J’espère au cours de ces tours sur moi même ressentir un peu moins ce ventre qui se contracte sans relâche depuis l’absorption de ce malheureux verre de vin chinois, deux jours plus tôt. Acheté pour célébrer la Saint Valentin. Ma tête tourne, je n’ai pas les idées claires.

Caroline, les yeux sur l’ordinateur, alors s’exprime : « Oh, c’est trop mignon. On vient de recevoir un message adorable ».

Dans ce message, Sidonie, une adorable aventurière en herbe nous explique que notre blog est dans les favoris sur l’ordinateur de Guillaume, son compagnon. Dans un texte touchant et d’une très grande gentillesse, Sidonie nous apprend que notre aventure leur a donné l’envie et le courage de voyager. C’est un rayon de soleil qui transperce les nuages et nous touche en plein coeur. Qui éclaire notre journée de cette chaleur humaine qui nous manque tant depuis que nous avons rejoint la Chine.

Mais, quelque part sur mon matelas de pierres, je me sens responsable du choix qu’ils s’apprêtent à suivre.
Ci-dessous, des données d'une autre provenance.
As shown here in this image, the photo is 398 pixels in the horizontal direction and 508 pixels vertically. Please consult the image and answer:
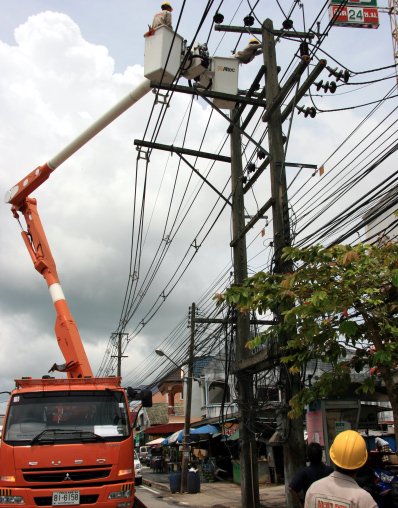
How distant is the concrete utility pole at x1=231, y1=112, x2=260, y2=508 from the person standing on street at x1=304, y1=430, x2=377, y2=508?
27.5 feet

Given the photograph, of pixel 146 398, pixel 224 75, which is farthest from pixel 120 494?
pixel 224 75

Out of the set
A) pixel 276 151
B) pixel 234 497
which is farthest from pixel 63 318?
pixel 234 497

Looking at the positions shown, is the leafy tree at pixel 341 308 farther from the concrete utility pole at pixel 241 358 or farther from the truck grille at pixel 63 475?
the concrete utility pole at pixel 241 358

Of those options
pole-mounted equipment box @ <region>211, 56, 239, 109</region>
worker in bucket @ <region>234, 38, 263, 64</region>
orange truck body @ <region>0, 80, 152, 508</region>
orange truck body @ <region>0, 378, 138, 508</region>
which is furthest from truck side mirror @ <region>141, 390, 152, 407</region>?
worker in bucket @ <region>234, 38, 263, 64</region>

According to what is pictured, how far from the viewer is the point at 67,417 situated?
9.12 m

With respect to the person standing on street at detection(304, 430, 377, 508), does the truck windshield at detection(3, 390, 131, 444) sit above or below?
above

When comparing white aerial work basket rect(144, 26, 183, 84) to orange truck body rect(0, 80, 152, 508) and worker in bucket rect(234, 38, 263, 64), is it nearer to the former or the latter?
worker in bucket rect(234, 38, 263, 64)

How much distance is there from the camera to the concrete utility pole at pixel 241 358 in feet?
38.7

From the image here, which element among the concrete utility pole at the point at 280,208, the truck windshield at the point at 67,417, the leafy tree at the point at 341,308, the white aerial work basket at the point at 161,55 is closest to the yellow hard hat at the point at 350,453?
the leafy tree at the point at 341,308

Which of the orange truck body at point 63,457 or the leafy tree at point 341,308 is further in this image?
the orange truck body at point 63,457

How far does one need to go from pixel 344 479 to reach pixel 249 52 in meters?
10.8

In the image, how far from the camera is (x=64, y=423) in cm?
902

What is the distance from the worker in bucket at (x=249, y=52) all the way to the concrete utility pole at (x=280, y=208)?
0.62 meters

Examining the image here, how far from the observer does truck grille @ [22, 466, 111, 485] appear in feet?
27.2
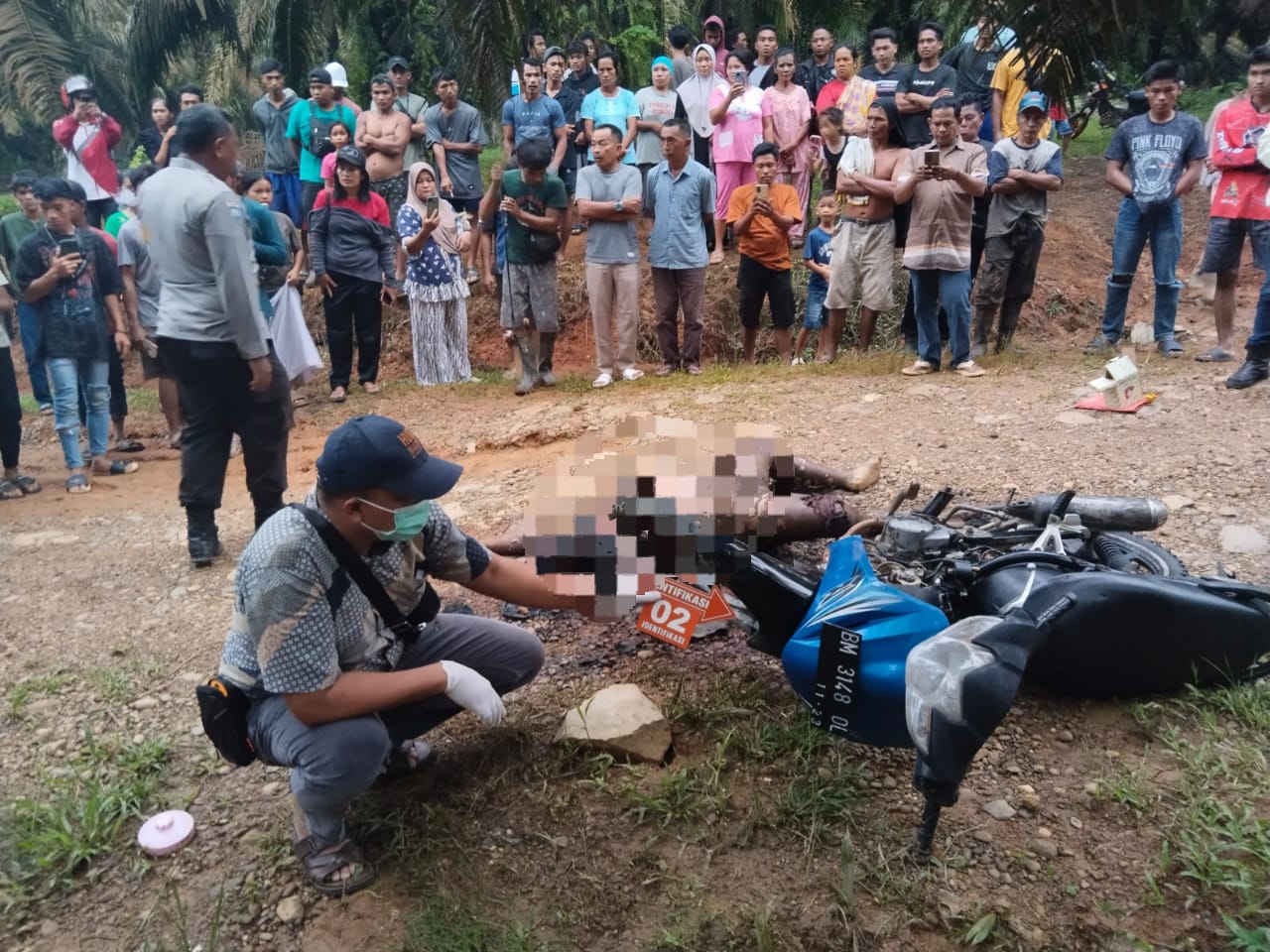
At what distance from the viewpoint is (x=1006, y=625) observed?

Je réalise alors qu’à travers le blog nous véhiculons une image faussée de l’aventure. Que le choix des sujets et des photos ne traduit pas réellement l’entièreté du voyage. Alors, pour rétablir l’équilibre, il faut parler des moments durs, des doutes, des crises et de la fatigue. Il faut raconter alors ces interminables désagréments qui, chez nous se trouveraient résolus promptement, mais qui ici, sans connaitre, sans comprendre mieux notre environnement, nous poursuivent des jours durant et nous épuisent petit à petit. Nous devons donc mieux préciser la réalité du voyage. Et parler de tout, sans tabous.

Alors par où commencer ce chapitre. Si celui-ci doit parler de la face sombre du voyage, il est évident que nous avons des choses à raconter.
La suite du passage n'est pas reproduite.